▸ **I tuoi compiti**
a: Nel brano sullo psicologo, di che cosa si ha timore quando si deve parlare di sé con uno sconosciuto?
b: Riassumi in due frasi il brano sullo psicologo.
c: Copia dal brano sullo psicologo il tratto che comincia con "Perché si ha" e si ferma dopo "godimento e realizzazione.".

▸ **Brano scelto**
**********
Perché si ha paura di andare dallo psicologo?
Il pensiero di dover parlare di sé con un altro, almeno inizialmente sconosciuto, preoccupa: c’è il timore di essere giudicati per la propria debolezza o svalutati nel proprio dolore. Oltre a questo, potrebbe esserci l’idea che, una volta nominato, il problema diventi ancora più reale e potente.
Di fatto, una sofferenza senza nome e senza voce, finisce per controllare la nostra vita senza che ce ne rendiamo conto, limitando e minando le nostre possibilità di godimento e realizzazione.
La relazione terapeutica crea uno spazio-tempo diverso da quello della vita quotidiana, utile a fermarsi, a pensare, a fare l’esperienza di abitare le proprie difficoltà emotive con un altro e scoprirle non più sovrastanti o bloccanti, ma affrontabili e superabili.
Cosa non fare dallo psicologo?
Tre consigli su cosa non fare dallo psicologo
- Avere fretta: qualsiasi equilibrio, anche quando fonte e motivo di sofferenza, consente alla persona un adattamento al proprio ambiente di vita. Per questo, la necessità di ritrovare uno stato di benessere in tempi brevi, deve essere bilanciata con il bisogno di cambiare coi giusti tempi. Un mutamento troppo rapido può essere spaventoso e destabilizzante e può portare alla decisione di interrompere la terapia per non dover mettere in discussione troppe parti di sé e della propria vita
- Giudicarsi: ritenersi troppo lenti nel migliorare, troppo deboli per non avercela fatta da soli, ridicoli per i motivi che originano la propria sofferenza. Il miglioramento e la risoluzione delle difficoltà richiedono in primo luogo un movimento di accettazione ed accoglienza verso di sé e le proprie vulnerabilità
- Confrontare la propria esperienza con quella degli altri, emettendo su di sé giudizi di valore o disvalore. Nessuna esistenza può essere in tutto uguale ad un’altra, la storia di ognuno di noi è unica ed irripetibile ed in quanto tale deve essere compresa ed ascoltata.
**********
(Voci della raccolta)
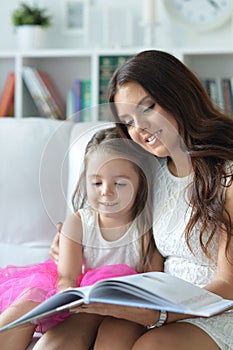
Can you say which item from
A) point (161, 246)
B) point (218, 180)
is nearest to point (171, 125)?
point (218, 180)

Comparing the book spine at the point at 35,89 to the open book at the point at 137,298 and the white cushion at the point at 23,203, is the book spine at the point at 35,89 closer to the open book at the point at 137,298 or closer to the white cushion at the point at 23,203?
the white cushion at the point at 23,203

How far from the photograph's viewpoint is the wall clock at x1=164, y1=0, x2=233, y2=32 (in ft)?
10.7

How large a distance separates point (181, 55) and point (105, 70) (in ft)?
1.20

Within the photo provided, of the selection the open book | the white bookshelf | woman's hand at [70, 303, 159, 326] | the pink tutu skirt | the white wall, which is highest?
the white wall

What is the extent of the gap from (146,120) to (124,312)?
0.48 metres

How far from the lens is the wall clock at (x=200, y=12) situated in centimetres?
326

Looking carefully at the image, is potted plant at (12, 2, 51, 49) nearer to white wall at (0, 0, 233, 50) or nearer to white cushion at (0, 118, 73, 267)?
white wall at (0, 0, 233, 50)

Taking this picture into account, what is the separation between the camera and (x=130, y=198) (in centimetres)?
172

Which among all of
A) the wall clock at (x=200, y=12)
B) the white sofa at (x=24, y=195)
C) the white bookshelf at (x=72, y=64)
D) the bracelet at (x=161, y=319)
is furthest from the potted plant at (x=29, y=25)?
the bracelet at (x=161, y=319)

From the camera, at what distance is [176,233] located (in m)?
1.72

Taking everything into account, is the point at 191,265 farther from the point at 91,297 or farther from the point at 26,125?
the point at 26,125

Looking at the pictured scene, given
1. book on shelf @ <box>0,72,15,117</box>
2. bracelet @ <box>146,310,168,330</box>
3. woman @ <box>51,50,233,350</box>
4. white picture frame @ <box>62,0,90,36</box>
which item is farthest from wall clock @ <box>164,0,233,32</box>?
bracelet @ <box>146,310,168,330</box>

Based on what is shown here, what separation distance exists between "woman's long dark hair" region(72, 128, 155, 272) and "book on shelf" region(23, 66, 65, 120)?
164cm

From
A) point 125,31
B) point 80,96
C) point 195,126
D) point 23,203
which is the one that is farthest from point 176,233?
point 125,31
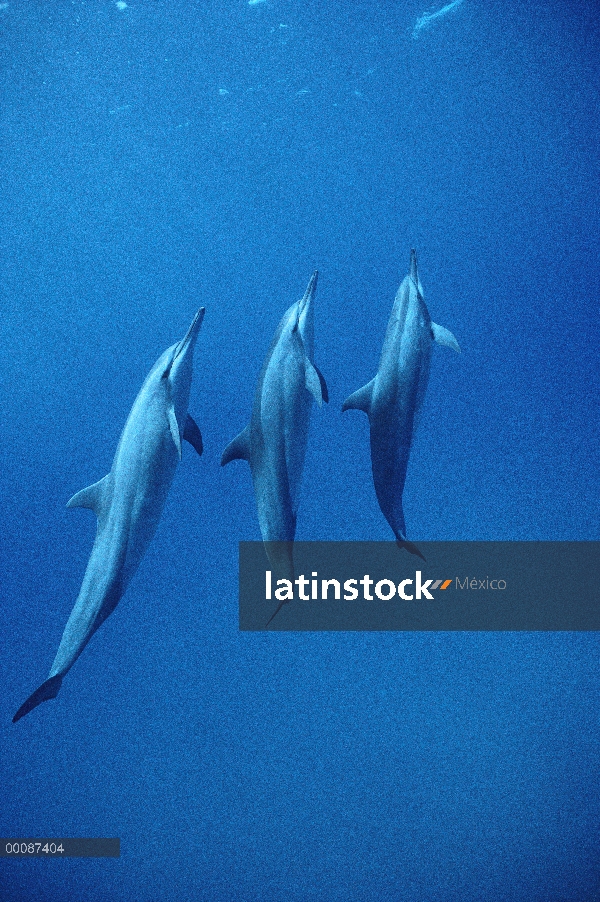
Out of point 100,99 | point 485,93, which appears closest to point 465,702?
point 485,93

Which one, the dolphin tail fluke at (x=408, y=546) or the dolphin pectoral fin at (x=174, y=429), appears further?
the dolphin tail fluke at (x=408, y=546)

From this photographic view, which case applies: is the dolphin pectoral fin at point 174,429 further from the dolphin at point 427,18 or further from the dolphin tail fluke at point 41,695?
the dolphin at point 427,18

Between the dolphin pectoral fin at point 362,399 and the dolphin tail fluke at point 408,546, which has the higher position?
the dolphin pectoral fin at point 362,399

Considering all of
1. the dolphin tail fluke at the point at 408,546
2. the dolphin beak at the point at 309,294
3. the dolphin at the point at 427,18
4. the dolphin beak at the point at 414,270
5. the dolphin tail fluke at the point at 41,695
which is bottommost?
the dolphin tail fluke at the point at 41,695

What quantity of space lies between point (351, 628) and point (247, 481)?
0.71 m

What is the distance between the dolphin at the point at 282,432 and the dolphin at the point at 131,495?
0.27 metres

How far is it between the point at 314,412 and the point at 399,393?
0.34 meters

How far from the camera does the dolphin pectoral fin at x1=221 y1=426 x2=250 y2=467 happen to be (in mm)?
2314

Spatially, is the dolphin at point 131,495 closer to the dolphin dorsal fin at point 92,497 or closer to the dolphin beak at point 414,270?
the dolphin dorsal fin at point 92,497

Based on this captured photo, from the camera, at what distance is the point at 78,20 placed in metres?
2.39

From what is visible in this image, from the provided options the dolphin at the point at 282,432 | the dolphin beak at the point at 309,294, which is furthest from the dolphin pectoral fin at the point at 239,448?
the dolphin beak at the point at 309,294

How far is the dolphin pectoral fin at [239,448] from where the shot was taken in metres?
2.31

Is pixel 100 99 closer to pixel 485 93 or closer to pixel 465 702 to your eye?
pixel 485 93

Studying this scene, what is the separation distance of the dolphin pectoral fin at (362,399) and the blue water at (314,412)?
4cm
**********
▸ **Risposte ai compiti**
a: Di essere giudicati per la propria debolezza o svalutati nel proprio dolore.

b: Si ha paura di andare dallo psicologo perché si teme il giudizio e si pensa che, una volta nominato, il problema diventi più reale, mentre una sofferenza senza voce finisce per controllare la vita, e la relazione terapeutica offre uno spazio dove affrontarla. Dallo psicologo non bisogna avere fretta, giudicarsi o confrontare la propria esperienza con quella degli altri.

c:
Perché si ha paura di andare dallo psicologo?
Il pensiero di dover parlare di sé con un altro, almeno inizialmente sconosciuto, preoccupa: c’è il timore di essere giudicati per la propria debolezza o svalutati nel proprio dolore. Oltre a questo, potrebbe esserci l’idea che, una volta nominato, il problema diventi ancora più reale e potente.
Di fatto, una sofferenza senza nome e senza voce, finisce per controllare la nostra vita senza che ce ne rendiamo conto, limitando e minando le nostre possibilità di godimento e realizzazione.